By: Millie Monyo
Kanye West said it best in his song, Heard em’ Say; “They say people in your life are seasons and everything that happens is for a reason.”
I never felt this statement more than when I found myself in a situation with a so called “good friend.”
The nuts and bolts of it:
Friend sets you up on a date with one of her friends… you meet and go out with the guy just to see what he’s all about… You get along with the guy and start seeing him… Friend starts bad-mouthing you to the guy… Guy tells you that your friend is shady… You confront friend and the guy and realize this “friend” is not really a friend…
Now of course there’s more to this story, but I’ll spare you the specific details.
I’m happy to report however, that through this situation, I was able to realize that the the time was up for my friendship with this person.
Now don’t get me wrong, friends argue and disagree and true friendship should not be taken for granted, nor should it be lost and irretrievable. The friends that I've ushered in and cultivated, even those who have drifted away from me, have all taught me valuable lessons, but through this situation, I’ve learned to recognize the difference between each person who enters into our lives. Some are here for a reason; some for a season, and a small amount are here for a lifetime.
When someone is in your life for a reason, it is usually to meet a need you have expressed. They have come to assist you through a difficulty, to provide you with guidance and support, to aid you physically, emotionally or spiritually. They may seem like a god-send, and they are. They are there for the reason you need them to be.

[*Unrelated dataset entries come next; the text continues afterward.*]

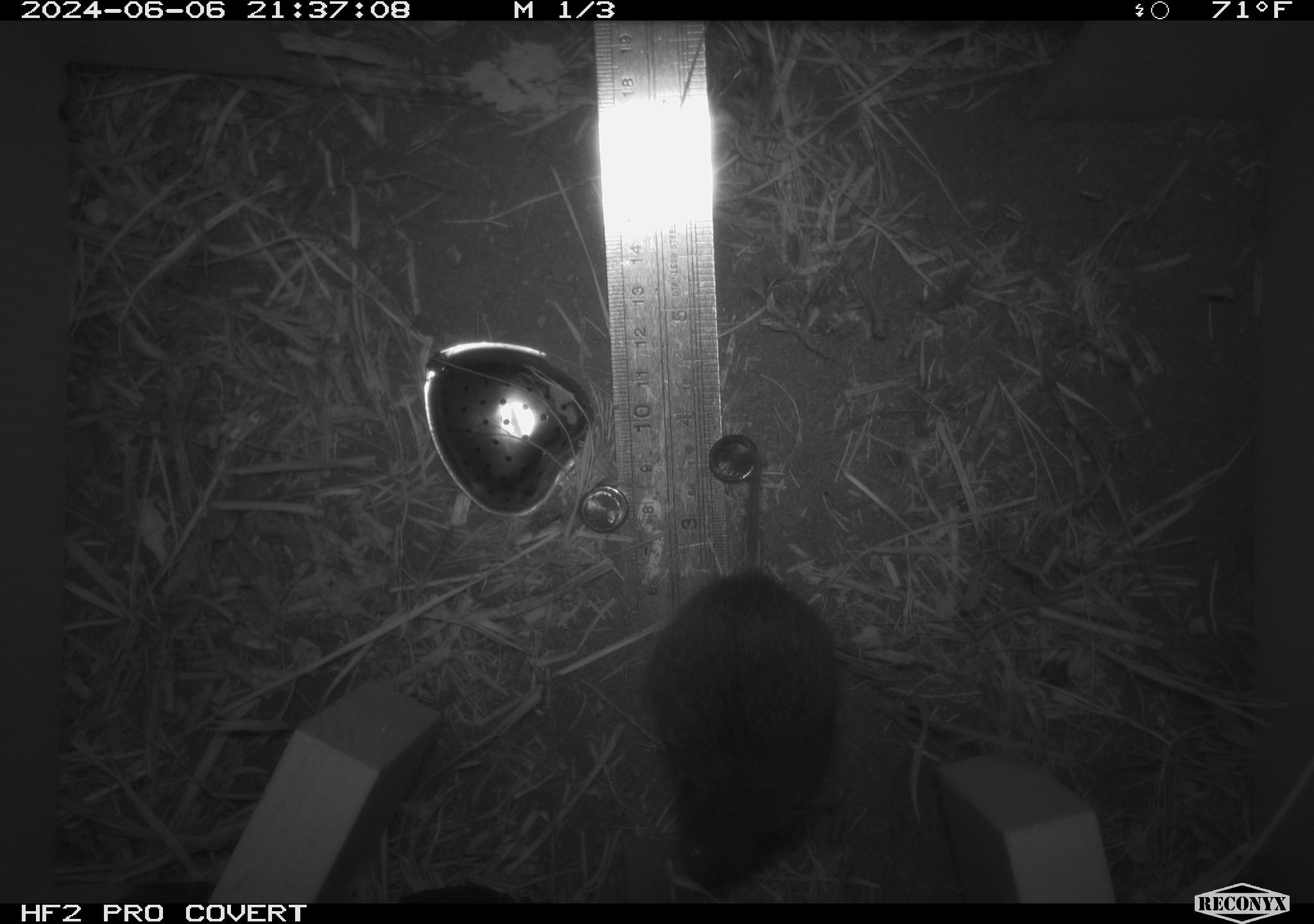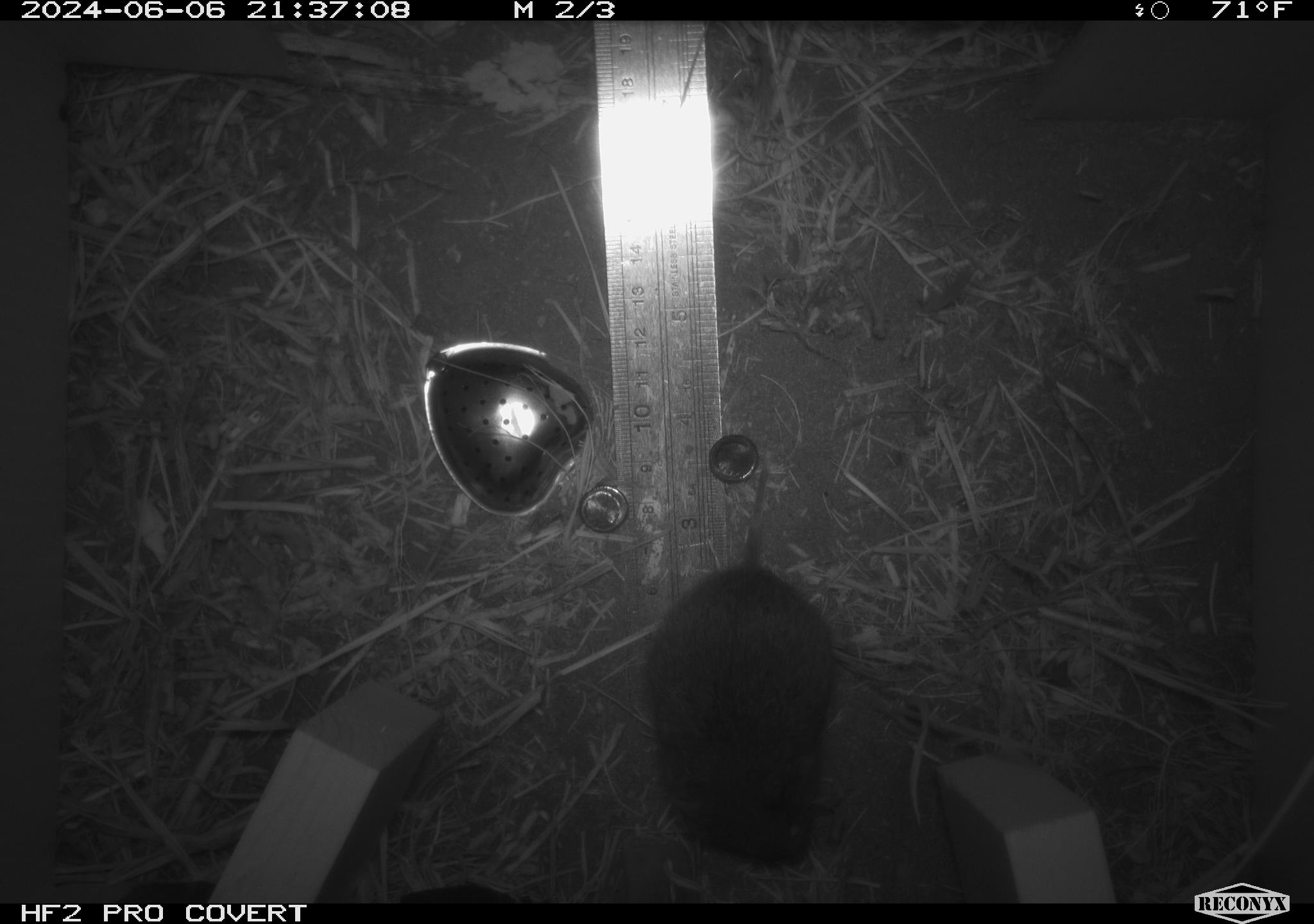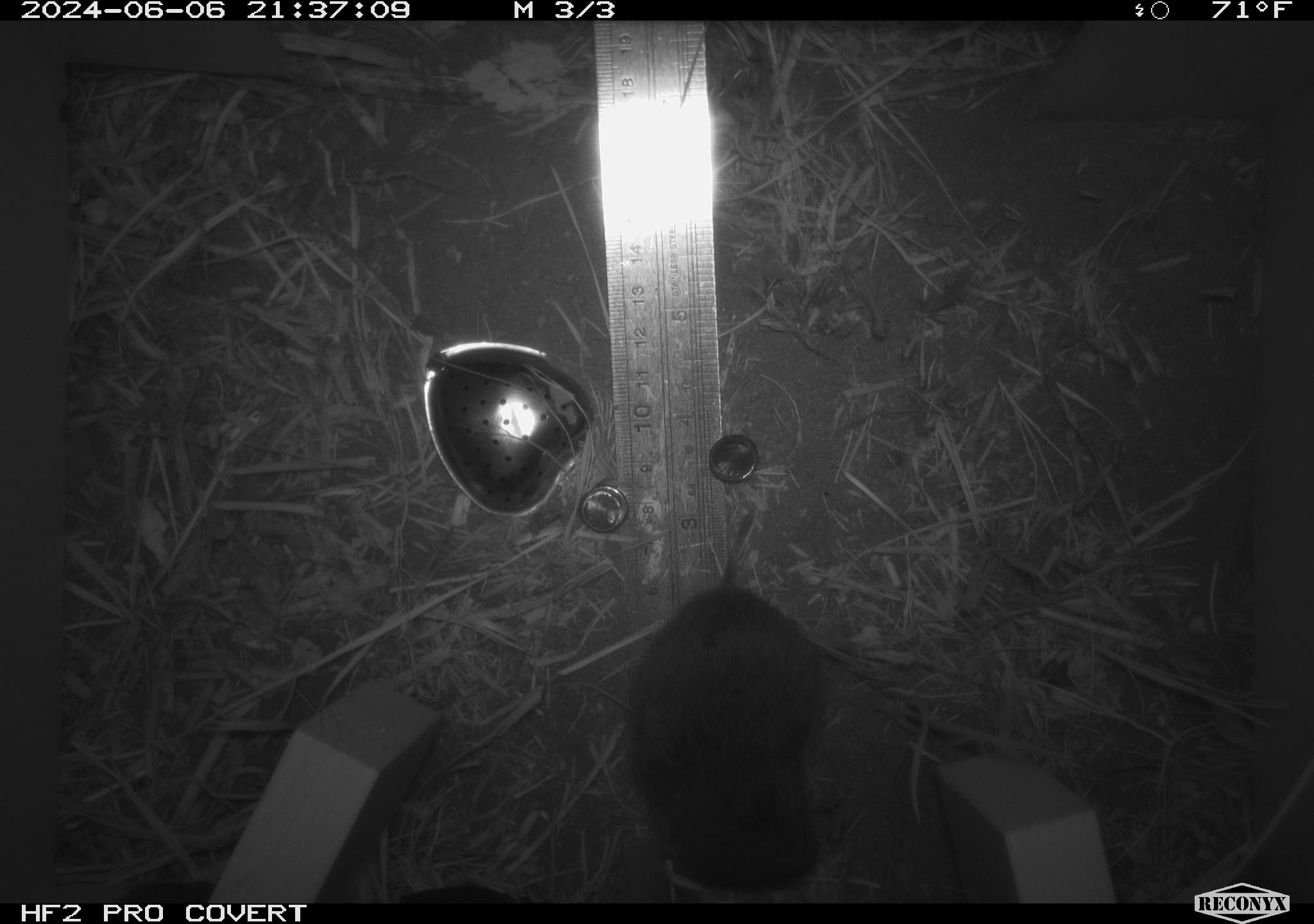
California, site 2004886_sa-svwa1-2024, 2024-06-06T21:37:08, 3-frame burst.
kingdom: Animalia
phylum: Chordata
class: Mammalia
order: Rodentia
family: Cricetidae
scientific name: Arvicolinae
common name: voles, lemmings, and muskrats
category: arvicolinae subfamily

Then without any wrongdoing on your part, or at an inconvenient time, this person will say or do something to bring the relationship to an end. Sometimes they die or fade into anonymity. Sometimes, circumstances dictate that they go in another direction leaving you to wonder. Sometimes they walk away, uncaring and unwilling. Sometimes they act up and force you to take a stand. What we must realize is that our need has been met, our desire fulfilled, their work is done. Reasons can go against you, but when they do, all you can do is assess it for what it’s worth and know when it's time to move on.
Some people come into your life for a season. They may only be there for a short period of time based on premeditated agendas; they may have motives that are not condoned by you, or because your turn has come to share with them in growing or learning new initiatives for the future. If all things are good, they may bring you an experience of peace, or make you laugh. They may introduce you to new routines and techniques that you have never experienced. They usually give you an unbelievable amount of joy. Believe it, it is real! But only for a season; they might move on. The key to coming full circle after misunderstandings that may have caused a rift is to humble yourself, accept that perhaps you could have done something better, and move on. If it's meant to be they will return, if not then it just wasn't meant to be.
Lifetime relationships are harder to recognize, but with time can produce the best friends of your life. How many people do you know are willing to persevere in friendship for the long haul? Find one, and you are a lucky person! Lifetime friends teach lifetime lessons; things you must build upon in order to have a solid emotional foundation. They accept you for what you are, do not prematurely judge you, do not have any inhibitions about taking chances for the betterment of the relationship, and surely feel that compatibility is something that is assessed as you go, not at the spur of the moment. They don't adhere to conditions and will always be there. There’s got to be something that you can learn from this type of person. Your job is to accept the lesson, love the person, and put what you have learned to use in all other relationships and areas of your life. I challenge you to recognize, categorize and evaluate your friendships!